> **Exercise goal**
Would you please copy only the lines from the line that contains "Aida Bergsen Anka" to the end of the data below, exactly, leaving every picture out?

> **Provided information**
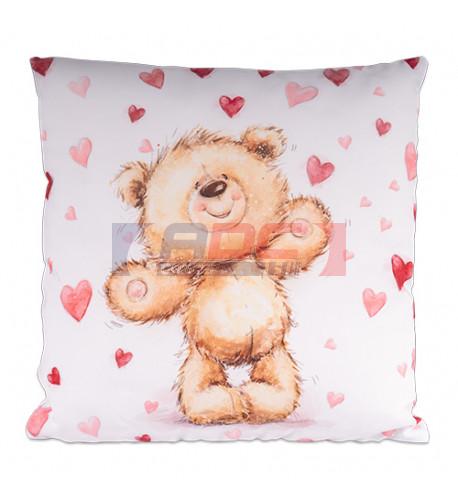 Housse de coussin carrée imprimée de l'ours Teddy 40 x 40 cm sublimable 1 face (vendu à l'unité)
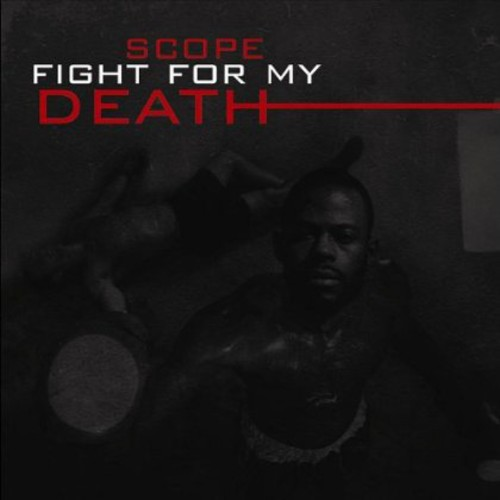 Fight for My Death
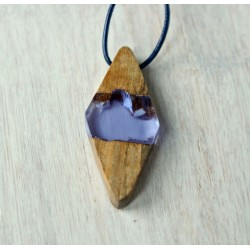 Wood and resin pendant VIOLET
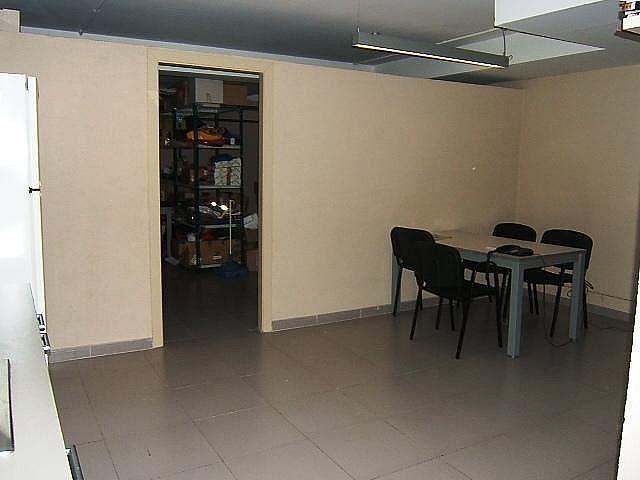 Imagen del inmueble - Local comercial en alquiler en calle De Girona, Eixample dreta en Barcelona - 232723153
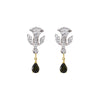 Aida Bergsen Anka Earrings - Green Tourmaline - Earrings - Broken English Jewelry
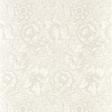 William Morris & co Pure Poppy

> **Worked solution**
 Aida Bergsen Anka Earrings - Green Tourmaline - Earrings - Broken English Jewelry
 William Morris & co Pure Poppy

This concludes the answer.